The NER overlap method extracts named entities from the generated answer and verifies their presence in the retrieved context. If a high percentage of entities appear only in the generated text and not in the source chunks, that answer warrants flagging.

import re
from typing import Set, List

def extract_entities(text: str) -> Set[str]:
    """Simple pattern-based entity extraction for demonstration."""
    # In production, use spaCy or a fine-tuned NER model
    patterns = [
        r'\b[A-Z][a-z]+(?:\s+[A-Z][a-z]+)*\b',  # Proper nouns
        r'\b\d+(?:\.\d+)*\b',  # Numbers with decimals
        r'\b\w+ied\b|\b\w+ing\b',  # Action words (simplified)
    ]
    entities = set()
    for pattern in patterns:
        entities.update(re.findall(pattern, text))
    return entities

def hallucination_score(
    generated: str,
    context_chunks: List[str]
) -> dict:
    """Calculate entity overlap between answer and context."""
    gen_entities = extract_entities(generated)
    
    if not gen_entities:
        return {"score": 1.0, "flagged": False, "entities": []}
    
    context_text = " ".join(context_chunks)
    ctx_entities = extract_entities(context_text)
    
    present_in_context = gen_entities & ctx_entities
    missing_from_context = gen_entities - ctx_entities
    
    if len(gen_entities) == 0:
        score = 1.0
    else:
        score = len(present_in_context) / len(gen_entities)
    
    return {
        "score": score,
        "flagged": score < 0.5,  # Flag if less than half entities are grounded
        "entities_only_in_answer": list(missing_from_context),
        "total_entities": len(gen_entities),
        "grounded_entities": len(present_in_context)
    }

# Usage
result = hallucination_score(
    generated="The company achieved 47% revenue growth in Q3 2024.",
    context_chunks=[
        "Q3 2024 saw significant market expansion.",
        "Customer acquisition costs decreased by 12%."
    ]
)
print(result)
# {'score': 0.2, 'flagged': True, 'entities_only_in_answer': ['47%', 'revenue', 'growth'], ...}

Attribution-Based Detection

A more reliable approach uses semantic similarity between answer spans and source chunks. Chunk-level attribution assigns each answer sentence a maximum similarity score against all retrieved chunks.
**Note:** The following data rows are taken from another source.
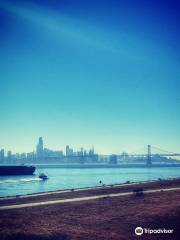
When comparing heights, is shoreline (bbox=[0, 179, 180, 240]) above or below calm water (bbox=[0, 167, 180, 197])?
above

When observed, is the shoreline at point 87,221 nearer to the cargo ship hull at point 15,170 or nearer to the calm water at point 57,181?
the calm water at point 57,181

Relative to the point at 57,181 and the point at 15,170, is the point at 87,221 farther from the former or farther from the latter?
the point at 15,170

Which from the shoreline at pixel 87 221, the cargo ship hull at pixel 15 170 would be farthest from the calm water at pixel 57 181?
the shoreline at pixel 87 221

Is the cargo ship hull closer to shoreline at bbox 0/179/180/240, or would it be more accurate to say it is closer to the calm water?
the calm water

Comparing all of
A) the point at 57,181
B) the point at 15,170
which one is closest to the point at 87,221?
the point at 57,181

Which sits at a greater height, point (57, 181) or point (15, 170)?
point (57, 181)


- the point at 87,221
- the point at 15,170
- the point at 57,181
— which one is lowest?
the point at 15,170

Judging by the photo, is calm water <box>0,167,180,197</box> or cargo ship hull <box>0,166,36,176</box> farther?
cargo ship hull <box>0,166,36,176</box>

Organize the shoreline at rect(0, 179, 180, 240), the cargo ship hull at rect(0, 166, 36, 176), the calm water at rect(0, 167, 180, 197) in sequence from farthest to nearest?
the cargo ship hull at rect(0, 166, 36, 176) → the calm water at rect(0, 167, 180, 197) → the shoreline at rect(0, 179, 180, 240)

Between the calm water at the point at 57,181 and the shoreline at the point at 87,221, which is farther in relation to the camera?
the calm water at the point at 57,181

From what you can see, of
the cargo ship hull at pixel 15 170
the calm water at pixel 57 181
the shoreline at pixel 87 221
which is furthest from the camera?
the cargo ship hull at pixel 15 170

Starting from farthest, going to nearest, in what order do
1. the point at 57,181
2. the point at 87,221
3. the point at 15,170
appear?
1. the point at 15,170
2. the point at 57,181
3. the point at 87,221

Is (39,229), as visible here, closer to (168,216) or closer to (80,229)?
(80,229)

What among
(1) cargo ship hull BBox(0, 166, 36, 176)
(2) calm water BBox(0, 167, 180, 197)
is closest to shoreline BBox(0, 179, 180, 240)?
(2) calm water BBox(0, 167, 180, 197)
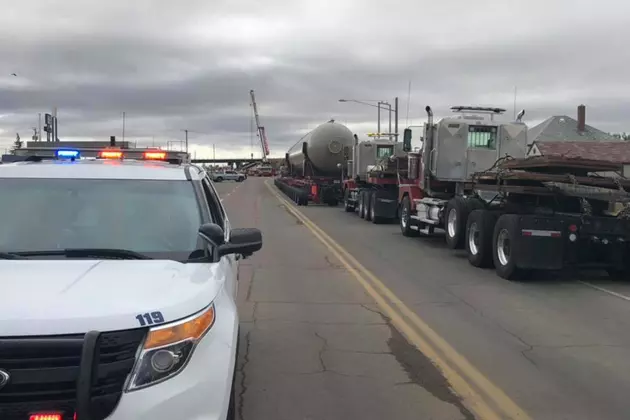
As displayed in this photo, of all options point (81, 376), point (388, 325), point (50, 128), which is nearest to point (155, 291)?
point (81, 376)

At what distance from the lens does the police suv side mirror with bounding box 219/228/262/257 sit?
4.44 m

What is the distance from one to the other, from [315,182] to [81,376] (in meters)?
32.1

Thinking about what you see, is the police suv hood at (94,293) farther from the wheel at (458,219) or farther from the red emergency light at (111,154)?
the wheel at (458,219)

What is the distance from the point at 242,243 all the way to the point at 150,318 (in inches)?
61.0

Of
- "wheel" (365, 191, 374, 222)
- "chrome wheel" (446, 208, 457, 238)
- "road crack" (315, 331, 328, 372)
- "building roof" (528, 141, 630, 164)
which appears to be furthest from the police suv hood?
"building roof" (528, 141, 630, 164)

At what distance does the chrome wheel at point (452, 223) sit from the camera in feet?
49.5

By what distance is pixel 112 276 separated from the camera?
3529 mm

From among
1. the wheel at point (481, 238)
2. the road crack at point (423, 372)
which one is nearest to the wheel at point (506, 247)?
the wheel at point (481, 238)

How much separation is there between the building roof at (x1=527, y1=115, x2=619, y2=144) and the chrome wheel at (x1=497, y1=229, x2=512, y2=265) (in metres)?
53.4

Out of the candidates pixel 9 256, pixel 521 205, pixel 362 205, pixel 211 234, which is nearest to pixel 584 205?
pixel 521 205

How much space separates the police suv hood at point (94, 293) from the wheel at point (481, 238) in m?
9.56

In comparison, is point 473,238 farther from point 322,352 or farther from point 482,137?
point 322,352

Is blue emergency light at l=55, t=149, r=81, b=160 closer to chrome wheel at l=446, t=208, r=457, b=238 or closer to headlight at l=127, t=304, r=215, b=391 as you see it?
headlight at l=127, t=304, r=215, b=391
from sklearn.feature_extraction.text import TfidfVectorizer
from sklearn.metrics.pairwise import cosine_similarity
import numpy as np

def sentence_attribution(
    answer: str,
    context_chunks: List[str],
    threshold: float = 0.3
) -> List[dict]:
    """Score each answer sentence against retrieved context."""
    sentences = answer.split('. ')
    
    if not context_chunks:
        return [{"sentence": s, "attribution_score": 0.0, "flagged": True} 
                for s in sentences if s.strip()]
    
    vectorizer = TfidfVectorizer()
    all_texts = context_sentences = [answer] + context_chunks
    vectorizer.fit(all_texts)
    
    answer_vec = vectorizer.transform([answer])
    context_vecs = vectorizer.transform(context_chunks)
    
    similarities = cosine_similarity(answer_vec, context_vecs).flatten()
    max_similarity = np.max(similarities)
    
    return {
        "max_attribution": max_similarity,
        "flagged": max_similarity < threshold,
        "context_scores": similarities.tolist()
    }

Failure Modes to Watch

A common failure mode is contextual hallucination where the model correctly reads the chunk but infers unsupported conclusions. Another failure mode involves numbers—models often hallucinate specific statistics while surrounding text remains accurate. Temporal hallucination occurs when dates or sequences are fabricated.

EXERCISE

Implement a hybrid detection pipeline that combines entity extraction with semantic similarity scoring. Run the pipeline against your last 50 production queries and identify which detection method catches more suspicious answers.